L’OICE, l’Associazione che riunisce le società di ingegneria italiane, nel corso dell’audizione sul decreto-legge Sblocca Italia svoltasi presso la Commissione ambiente della Camera, ha già illustrato richieste forti inerenti l'eliminazione della norma sugli affidamenti in house, la limitazione delle procedure derogatorie al codice e il rafforzamento dei poteri di controllo dell’ANAC.

Sebbene sia positivo il giudizio sulle risorse per il settore delle infrastrutture previste nel decreto-legge, l'OICE ha evidenziato ancora una volta che mancano interventi urgenti per fare ripartire il settore dell’ingegneria e dell’architettura in attesa della riforma del codice degli appalti pubblici, finalizzati alla centralità del progetto.
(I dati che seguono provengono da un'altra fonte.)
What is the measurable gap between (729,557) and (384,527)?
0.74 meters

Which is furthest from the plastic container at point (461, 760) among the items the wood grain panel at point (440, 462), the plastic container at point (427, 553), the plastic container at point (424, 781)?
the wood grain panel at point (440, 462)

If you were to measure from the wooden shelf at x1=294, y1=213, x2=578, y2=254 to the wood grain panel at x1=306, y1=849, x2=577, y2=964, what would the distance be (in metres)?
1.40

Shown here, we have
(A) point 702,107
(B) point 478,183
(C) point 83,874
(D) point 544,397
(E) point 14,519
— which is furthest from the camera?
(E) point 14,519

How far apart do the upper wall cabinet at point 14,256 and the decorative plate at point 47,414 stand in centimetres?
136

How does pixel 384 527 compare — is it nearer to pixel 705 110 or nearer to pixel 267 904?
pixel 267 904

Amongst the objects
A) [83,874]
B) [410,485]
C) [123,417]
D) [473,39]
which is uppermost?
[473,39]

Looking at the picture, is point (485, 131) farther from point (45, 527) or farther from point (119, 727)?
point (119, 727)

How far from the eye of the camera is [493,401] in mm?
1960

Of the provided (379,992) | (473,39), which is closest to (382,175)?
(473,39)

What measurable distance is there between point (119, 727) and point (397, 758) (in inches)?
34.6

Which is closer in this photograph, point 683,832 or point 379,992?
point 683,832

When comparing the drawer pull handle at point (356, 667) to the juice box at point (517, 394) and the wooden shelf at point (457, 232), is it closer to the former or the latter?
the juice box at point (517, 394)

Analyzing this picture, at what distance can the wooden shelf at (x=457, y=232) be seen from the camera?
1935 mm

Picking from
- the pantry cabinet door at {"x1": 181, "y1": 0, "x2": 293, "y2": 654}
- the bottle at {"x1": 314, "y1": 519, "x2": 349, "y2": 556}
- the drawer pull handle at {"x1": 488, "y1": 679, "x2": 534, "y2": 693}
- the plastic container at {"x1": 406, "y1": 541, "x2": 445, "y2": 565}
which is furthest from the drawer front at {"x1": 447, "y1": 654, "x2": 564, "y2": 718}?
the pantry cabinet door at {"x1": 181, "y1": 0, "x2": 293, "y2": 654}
Per il presidente dell’OICE, Ing. Patrizia Lotti: "è apprezzabile la finalità del decreto che mira a rilanciare e dare continuità ad importanti investimenti infrastrutturali, un obiettivo largamente condiviso anche in relazione ai pesanti tagli di risorse pubbliche che il comparto ha dovuto patire in questi ultimi anni. Il punto è che tutto ciò non è sufficiente se non si affrontano alcuni problemi di fondo che ci auguriamo possano essere introdotti nel provvedimento. Siamo consapevoli che si è alla vigilia della riforma del codice e del regolamento, ma nonostante l’impegno del Governo saranno necessari molti mesi prima di potere disporre dei decreti delegati. Nel frattempo bisogna garantire a noi progettisti di operare con efficienza in un mercato che deve fare crescere le nostre strutture e non destrutturarle, come vorrebbe qualcuno. Soltanto crescendo in Italia sarà possibile ampliare l’operatività all’estero delle strutture organizzate di ingegneria e architettura e dare ancora più lavoro ai giovani professionisti che in esse operano".

Per l’Associazione delle società di ingegneria, quindi, è necessario intervenire su diversi aspetti con urgenza: “In primo luogo – ha affermato il presidente OICE - ...abbiamo evidenziato che, nel perseguire l’obiettivo di ridare centralità al progetto e al progettista, occorre anche intervenire sul problema dei ribassi, rendendo obbligatoria la prassi internazionale che consente di aprire le buste economiche soltanto per le offerte che superino un determinato punteggio tecnico. Anche sull’appalto integrato occorre intervenire eliminando l’affidamento sulla base del progetto preliminare, così come sarebbe bene prevedere la trasmissione all’ANAC anche delle varianti per errore o omissione progettuale. Infine è necessario rivedere la disciplina sulla nomina dei commissari di gara che non garantisce competenza, trasparenza e affidabilità dei soggetti nominati, attribuendo all’ANAC il compito di gestire tali nomine con un opportuno elenco e con opportuni criteri di rotazione".